Although some (usually, United Statesians) consider mentioning this historical fact a faux pas or taboo, the land making up the present United States was appropriated violently by Christian European settlers from its discoverers. The religious heritage the Europeans brought with them was in accordance with their method of land acquisition, as the Old Testament of the Bible is replete with stories of divinely-sanctioned violence, engaged in to acquire land. In fact, the Christian conquerors drew upon their religious heritage down to the last gory detail, namely, killing women and children (for one of many examples, Deuteronomy 2:34).


There is another part of European-Americans' religious heritage, however, that does not in any way comport with their present economic structure and its legal underpinning: capitalism. The Christian Bible is filled with disparaging references to the rich (Mat 19:23-24, Mar 10:25, Luk 1:53, 6:24, Jam 2:6, etc. – and a capitalism without capitalists is unworkable); the early Christian church practiced a primitive communism and a biblical verse predated Marx's "From each according to his abilities, to each according to his needs" (Act 22:44-45); and a vivid story in the Acts of the Apostles demonstrates the very low regard God has for Christians who desire to own private property (Act 5:1-10). Yet this heritage has not impeded the Christian West from adopting capitalist democracy any more so than it was convinced the U.S. to beat its swords into plowshares (Isa 2:4) rather than the exact opposite (to the tune of half a trillion dollars per year, no less). Neither was the Old Testament obligation to provide schooling to all male children taken seriously until the 19th century in the U.S.

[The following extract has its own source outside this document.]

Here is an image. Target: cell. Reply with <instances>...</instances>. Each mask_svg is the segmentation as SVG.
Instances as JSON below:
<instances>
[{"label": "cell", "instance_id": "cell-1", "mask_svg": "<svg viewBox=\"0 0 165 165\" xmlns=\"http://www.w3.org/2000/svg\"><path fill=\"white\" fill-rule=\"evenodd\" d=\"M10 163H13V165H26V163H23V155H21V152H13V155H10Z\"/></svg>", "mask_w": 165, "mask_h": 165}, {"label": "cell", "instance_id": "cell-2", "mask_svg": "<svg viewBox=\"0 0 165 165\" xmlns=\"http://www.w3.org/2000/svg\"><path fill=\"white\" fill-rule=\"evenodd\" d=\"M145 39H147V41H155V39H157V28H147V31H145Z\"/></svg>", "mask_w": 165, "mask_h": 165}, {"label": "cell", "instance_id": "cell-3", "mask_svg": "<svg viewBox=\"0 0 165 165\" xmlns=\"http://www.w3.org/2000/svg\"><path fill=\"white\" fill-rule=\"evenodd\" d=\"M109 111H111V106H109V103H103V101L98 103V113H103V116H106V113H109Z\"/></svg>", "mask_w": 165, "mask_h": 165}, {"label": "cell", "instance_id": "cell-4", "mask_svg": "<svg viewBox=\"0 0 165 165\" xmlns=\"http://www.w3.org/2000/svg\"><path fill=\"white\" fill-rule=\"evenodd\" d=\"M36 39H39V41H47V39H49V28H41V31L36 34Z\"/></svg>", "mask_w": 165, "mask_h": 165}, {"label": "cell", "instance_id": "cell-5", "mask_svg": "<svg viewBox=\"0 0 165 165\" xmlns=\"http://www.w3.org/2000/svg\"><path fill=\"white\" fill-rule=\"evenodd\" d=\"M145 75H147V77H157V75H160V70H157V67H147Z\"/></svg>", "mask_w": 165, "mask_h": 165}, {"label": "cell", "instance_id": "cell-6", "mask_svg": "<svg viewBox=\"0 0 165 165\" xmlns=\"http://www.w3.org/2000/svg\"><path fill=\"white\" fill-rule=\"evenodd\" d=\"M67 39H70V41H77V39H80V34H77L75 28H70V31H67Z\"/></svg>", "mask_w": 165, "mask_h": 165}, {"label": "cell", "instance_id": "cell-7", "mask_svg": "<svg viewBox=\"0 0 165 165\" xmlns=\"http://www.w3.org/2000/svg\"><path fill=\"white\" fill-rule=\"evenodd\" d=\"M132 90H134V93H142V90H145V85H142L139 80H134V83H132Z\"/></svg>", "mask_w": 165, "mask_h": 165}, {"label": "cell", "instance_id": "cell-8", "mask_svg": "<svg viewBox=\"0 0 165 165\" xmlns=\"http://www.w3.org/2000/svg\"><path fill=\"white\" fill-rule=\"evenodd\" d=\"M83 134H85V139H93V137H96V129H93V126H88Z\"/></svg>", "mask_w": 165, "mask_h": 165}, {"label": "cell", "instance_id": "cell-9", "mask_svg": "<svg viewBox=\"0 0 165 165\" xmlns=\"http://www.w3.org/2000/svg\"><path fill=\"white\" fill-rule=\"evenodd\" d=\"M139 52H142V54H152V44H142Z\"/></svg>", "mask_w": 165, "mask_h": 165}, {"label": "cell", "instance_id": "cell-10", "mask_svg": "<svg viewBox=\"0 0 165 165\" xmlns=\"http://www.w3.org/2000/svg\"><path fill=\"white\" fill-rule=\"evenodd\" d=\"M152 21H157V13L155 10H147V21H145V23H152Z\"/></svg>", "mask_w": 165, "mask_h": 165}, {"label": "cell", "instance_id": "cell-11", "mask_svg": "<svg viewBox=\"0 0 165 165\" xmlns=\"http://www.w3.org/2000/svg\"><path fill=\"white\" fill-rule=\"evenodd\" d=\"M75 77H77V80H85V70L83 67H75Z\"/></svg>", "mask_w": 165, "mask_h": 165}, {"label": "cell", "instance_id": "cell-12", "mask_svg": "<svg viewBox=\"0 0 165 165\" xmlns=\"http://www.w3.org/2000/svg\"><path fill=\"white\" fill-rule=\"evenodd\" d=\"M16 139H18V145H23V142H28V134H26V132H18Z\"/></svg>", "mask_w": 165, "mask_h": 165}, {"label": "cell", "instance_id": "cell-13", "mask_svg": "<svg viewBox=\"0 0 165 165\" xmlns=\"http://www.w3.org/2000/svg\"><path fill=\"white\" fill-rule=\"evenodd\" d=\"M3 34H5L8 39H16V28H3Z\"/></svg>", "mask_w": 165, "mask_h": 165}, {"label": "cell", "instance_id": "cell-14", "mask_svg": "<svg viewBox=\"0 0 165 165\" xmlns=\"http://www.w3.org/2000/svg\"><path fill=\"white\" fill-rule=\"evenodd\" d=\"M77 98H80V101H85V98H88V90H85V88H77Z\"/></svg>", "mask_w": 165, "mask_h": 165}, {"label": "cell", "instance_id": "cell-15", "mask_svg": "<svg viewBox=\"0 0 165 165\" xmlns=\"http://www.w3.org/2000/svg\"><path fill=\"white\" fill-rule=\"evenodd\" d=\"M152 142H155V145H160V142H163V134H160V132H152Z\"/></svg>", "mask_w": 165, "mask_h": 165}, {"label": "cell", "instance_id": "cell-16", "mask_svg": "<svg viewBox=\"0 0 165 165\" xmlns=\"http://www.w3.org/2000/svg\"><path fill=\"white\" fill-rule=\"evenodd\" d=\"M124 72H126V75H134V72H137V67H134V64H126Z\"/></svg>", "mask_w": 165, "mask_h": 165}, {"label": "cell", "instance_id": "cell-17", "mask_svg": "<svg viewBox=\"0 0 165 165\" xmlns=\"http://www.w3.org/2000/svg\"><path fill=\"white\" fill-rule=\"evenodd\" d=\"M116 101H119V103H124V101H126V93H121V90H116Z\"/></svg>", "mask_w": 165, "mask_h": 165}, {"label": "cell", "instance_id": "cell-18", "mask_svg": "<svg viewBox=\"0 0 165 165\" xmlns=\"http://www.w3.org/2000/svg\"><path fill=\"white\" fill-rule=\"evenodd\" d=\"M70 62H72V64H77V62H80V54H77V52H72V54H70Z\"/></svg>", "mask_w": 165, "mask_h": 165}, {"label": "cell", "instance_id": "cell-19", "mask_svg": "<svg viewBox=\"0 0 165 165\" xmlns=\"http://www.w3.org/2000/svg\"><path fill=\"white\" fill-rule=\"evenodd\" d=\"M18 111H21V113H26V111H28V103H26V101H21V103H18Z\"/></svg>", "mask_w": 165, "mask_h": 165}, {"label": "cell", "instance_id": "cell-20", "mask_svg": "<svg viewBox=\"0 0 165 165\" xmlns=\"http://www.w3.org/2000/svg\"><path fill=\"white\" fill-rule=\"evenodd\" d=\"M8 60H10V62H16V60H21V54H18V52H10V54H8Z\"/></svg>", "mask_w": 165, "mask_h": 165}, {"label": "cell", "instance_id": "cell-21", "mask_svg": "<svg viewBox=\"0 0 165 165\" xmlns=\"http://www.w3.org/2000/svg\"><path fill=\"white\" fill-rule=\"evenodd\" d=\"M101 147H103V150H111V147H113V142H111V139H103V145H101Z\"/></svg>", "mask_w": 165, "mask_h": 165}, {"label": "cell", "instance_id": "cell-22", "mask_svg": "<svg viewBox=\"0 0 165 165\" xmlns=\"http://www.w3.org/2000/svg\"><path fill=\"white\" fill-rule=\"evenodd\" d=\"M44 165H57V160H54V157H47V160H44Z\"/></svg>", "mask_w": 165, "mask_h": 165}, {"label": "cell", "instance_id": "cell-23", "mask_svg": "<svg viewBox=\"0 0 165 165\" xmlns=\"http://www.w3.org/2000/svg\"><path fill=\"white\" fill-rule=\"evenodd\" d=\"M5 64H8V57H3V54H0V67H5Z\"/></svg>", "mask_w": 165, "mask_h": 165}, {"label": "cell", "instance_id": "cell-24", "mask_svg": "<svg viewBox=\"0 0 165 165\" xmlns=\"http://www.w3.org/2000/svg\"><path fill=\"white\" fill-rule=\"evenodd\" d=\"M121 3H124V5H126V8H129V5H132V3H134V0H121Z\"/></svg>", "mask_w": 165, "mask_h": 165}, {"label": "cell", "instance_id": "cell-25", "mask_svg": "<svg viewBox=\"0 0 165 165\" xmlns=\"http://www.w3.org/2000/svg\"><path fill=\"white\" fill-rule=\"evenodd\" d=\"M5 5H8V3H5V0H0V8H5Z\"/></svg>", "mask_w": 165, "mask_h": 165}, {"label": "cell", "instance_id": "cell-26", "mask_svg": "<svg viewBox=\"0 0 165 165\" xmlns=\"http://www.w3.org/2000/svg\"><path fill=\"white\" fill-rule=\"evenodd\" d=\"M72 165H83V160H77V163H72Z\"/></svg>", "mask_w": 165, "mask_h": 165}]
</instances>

Some argue today that Muslims are incapable of liberal democracy on account of their Muslim faith. It is true that the Quran is rife with divine commands of intolerance and violence (Surah 2:191 of many examples), as is Arab history (and the Bible). Yet as I hope my examples from the Bible show, a society's religion, though diametrically opposed to its government, laws, and economy, can exist therewith in perfect harmony. As many scholars have noted, capitalist democracy would not be the first seemingly unnatural adoption by Muslim elites throughout history: Arab conquest, for one, was marked by borrowing legal structures from other civilizations; in recent history, Marxism was adopted within many Muslim societies.

To paraphrase a Muslim feminist whose name I cannot remember: if by the stroke of a pen, an imam can issue a fatwa allowing banks to collect interest in contradiction of the Quran and tradition, what keeps him from loosing women from their traditional subordination? Indeed, what keeps him from changing just about everything?